▶ _DIRECTION A_
Reproduce the passage of the T-drill forum thread between "We also made" and "make that pay.", inclusive.

▶ _PAGE EXCERPT_
** Start **

So for a while now Ive wanted a T-drill something like a T-60 for copper. Not for a specific job but more for use on custom headers, and when I have time to make a really nice header for a job. I am having a hard time justifying the used price on eBay. Anyone out there have one that can help me to see the benefit and cost savings? Or of course the adverse side of it, anybody out there that will say dont do it.
Tom
Montpelier Vt

Comments

  • kcopp
    kcopp Member Posts: 3,830
    edited November 24
    @hot_rod The person to ask...
  • hot_rod
    hot_rod Member Posts: 15,066
    I bought one new, many years ago, and a second larger set at a pawn shop for $300 bucks. So the cost balanced out :)
    You use them a lot when you first own one, it is a bit time consuming. We did copper fire protection systems with it and it easily paid for itself.
    We also made manifolds and primary secondary connection with it.

    Pretty tough to make manifolds as nice as the ones build on the big automated T-drill machines.
    Bob "hot rod" Rohr
    trainer for Caleffi NA
    Living the hydronic dream
  • PC7060
    PC7060 Member Posts: 508
    Nice tool. The well used one I found was still $4k! I see the new T-65 is around $9000.  You’d have to run a lot of custom T to make that pay.  
    Mosherd1
  • offdutytech
    offdutytech Member Posts: 37
    They are a great tool! It's the investment vs payback that's the big question for such a specialized tool. Unless you can carry the cost in jobs or have a side gig making headers the payback is going to be long. Pro press for example pays for its self rather quickly after the upfront investment. 
  • Tom_133
    Tom_133 Member Posts: 773
    Thanks for the thoughts. It seems you all are saying what my wallet is telling my brain, hold off. The reality is if it was a bit more cost effective I would do it for the enjoyment, but as was noted even the used ones are pricey. Well, if anyone has a nice setup they want to sell hit me up.
    Tom
    Montpelier Vt
  • GW
    GW Member Posts: 4,332
    I thought about this in the past too, I had no idea they were that expensive, wow. I buy 6 foot long, 12 spot headers, Alberta Tee, from our local vendor. 2”x1”. The costs are higher than if I were to buy the fittings, but the look is so crisp and clean, just beautiful. I will definitely keep on buying pre made tees. even if I bought that machine, we still have to drill it and braze the stubs and buy the copper! 
    Gary Wilson
    Wilson Services, Inc
    Northampton, MA
    [email protected]
    PC7060
  • Larry Weingarten
    Larry Weingarten Member Posts: 2,295
    edited November 24
    Hi, REMS makes a similar, hand powered tool for a lot less money. It's the REMS 151005. https://remstoolsusa.com/tools/

    Yours, Larry
  • PC7060
    PC7060 Member Posts: 508
    @Larry Weingarten - good suggestion for the one or two specialty jobs per year.

** End **

▶ _DIRECTION B_
Return every line of the records that contains the string "does". Case counts.

▶ _INFORMATION PROVIDED_
** Start **

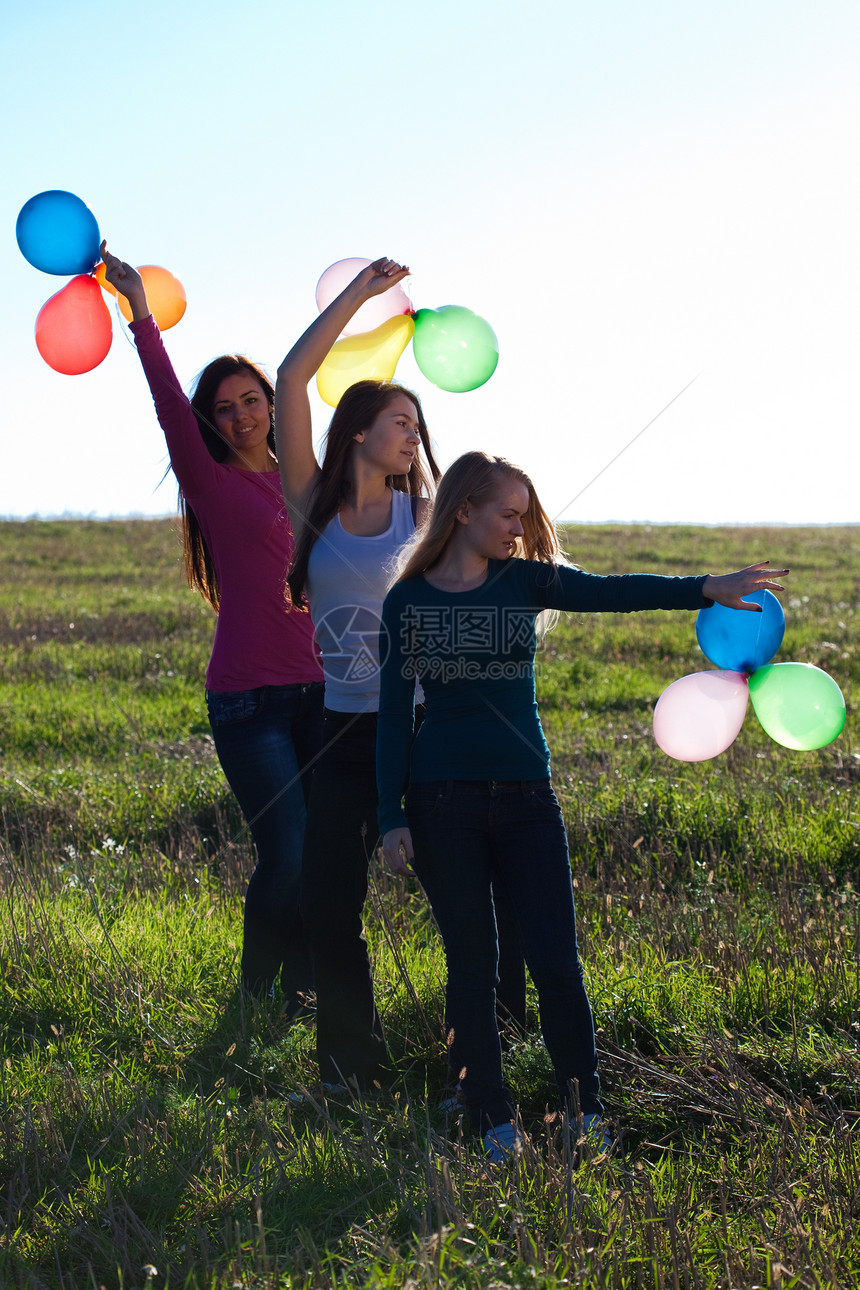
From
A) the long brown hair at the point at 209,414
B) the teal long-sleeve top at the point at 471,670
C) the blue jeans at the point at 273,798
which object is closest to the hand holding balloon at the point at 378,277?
the long brown hair at the point at 209,414

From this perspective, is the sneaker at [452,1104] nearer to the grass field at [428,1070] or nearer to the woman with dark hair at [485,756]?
the grass field at [428,1070]

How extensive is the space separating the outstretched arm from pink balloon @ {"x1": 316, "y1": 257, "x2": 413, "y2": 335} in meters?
Answer: 0.62

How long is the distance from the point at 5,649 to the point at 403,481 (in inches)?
378

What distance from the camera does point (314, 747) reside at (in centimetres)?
347

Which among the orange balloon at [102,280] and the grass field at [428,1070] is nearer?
the grass field at [428,1070]

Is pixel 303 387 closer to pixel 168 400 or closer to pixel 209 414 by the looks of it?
pixel 168 400

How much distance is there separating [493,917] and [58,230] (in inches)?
110

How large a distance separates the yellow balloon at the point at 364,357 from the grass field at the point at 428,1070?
1726mm

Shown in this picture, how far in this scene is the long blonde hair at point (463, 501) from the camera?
2.86m

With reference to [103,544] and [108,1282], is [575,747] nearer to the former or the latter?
[108,1282]

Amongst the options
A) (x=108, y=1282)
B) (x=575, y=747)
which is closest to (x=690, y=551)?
(x=575, y=747)

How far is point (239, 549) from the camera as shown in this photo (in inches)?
138

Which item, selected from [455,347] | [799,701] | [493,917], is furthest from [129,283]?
[799,701]

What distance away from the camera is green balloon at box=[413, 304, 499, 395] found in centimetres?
350
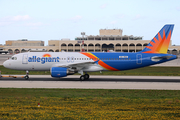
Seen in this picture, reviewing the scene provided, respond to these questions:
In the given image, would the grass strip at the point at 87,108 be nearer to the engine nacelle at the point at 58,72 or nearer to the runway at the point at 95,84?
the runway at the point at 95,84

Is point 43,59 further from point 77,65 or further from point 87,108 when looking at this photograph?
point 87,108

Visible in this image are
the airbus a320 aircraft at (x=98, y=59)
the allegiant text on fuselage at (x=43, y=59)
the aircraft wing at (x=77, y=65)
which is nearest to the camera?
the aircraft wing at (x=77, y=65)

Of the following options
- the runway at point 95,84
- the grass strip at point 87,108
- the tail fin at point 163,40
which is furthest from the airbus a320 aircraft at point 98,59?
the grass strip at point 87,108

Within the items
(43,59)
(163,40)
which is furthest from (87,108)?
(163,40)

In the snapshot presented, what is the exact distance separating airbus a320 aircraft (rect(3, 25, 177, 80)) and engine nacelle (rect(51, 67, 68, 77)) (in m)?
1.43

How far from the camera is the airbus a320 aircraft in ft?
109

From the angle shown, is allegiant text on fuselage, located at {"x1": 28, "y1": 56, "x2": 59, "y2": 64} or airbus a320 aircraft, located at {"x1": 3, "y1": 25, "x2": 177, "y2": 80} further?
allegiant text on fuselage, located at {"x1": 28, "y1": 56, "x2": 59, "y2": 64}

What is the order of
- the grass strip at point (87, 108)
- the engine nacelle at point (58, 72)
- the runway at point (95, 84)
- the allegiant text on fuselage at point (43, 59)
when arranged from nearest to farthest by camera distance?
the grass strip at point (87, 108), the runway at point (95, 84), the engine nacelle at point (58, 72), the allegiant text on fuselage at point (43, 59)

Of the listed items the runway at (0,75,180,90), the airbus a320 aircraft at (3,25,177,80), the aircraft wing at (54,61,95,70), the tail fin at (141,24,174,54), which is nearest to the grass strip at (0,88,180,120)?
the runway at (0,75,180,90)

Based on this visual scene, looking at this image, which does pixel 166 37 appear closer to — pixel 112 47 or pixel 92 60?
pixel 92 60

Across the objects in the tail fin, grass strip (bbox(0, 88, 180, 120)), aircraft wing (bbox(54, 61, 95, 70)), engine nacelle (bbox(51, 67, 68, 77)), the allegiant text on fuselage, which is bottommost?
grass strip (bbox(0, 88, 180, 120))

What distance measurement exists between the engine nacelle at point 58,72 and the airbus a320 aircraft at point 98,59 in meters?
1.43

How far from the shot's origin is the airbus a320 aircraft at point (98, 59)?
33375 millimetres

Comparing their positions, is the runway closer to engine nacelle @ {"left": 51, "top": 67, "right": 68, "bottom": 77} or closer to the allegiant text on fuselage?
engine nacelle @ {"left": 51, "top": 67, "right": 68, "bottom": 77}
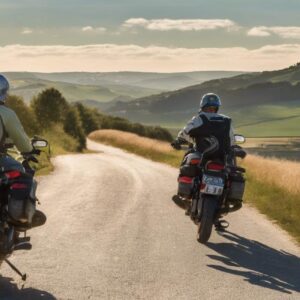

** End **

▶ _OUTPUT A_
We also made manifolds and primary secondary connection with it.

    Pretty tough to make manifolds as nice as the ones build on the big automated T-drill machines.
    Bob "hot rod" Rohr
    trainer for Caleffi NA
    Living the hydronic dream
  • PC7060
    PC7060 Member Posts: 508
    Nice tool. The well used one I found was still $4k! I see the new T-65 is around $9000.  You’d have to run a lot of custom T to make that pay.

▶ _OUTPUT B_
What distance from the camera does point (314, 747) reside at (in centimetres)?
Based on this visual scene, looking at this image, which does pixel 166 37 appear closer to — pixel 112 47 or pixel 92 60?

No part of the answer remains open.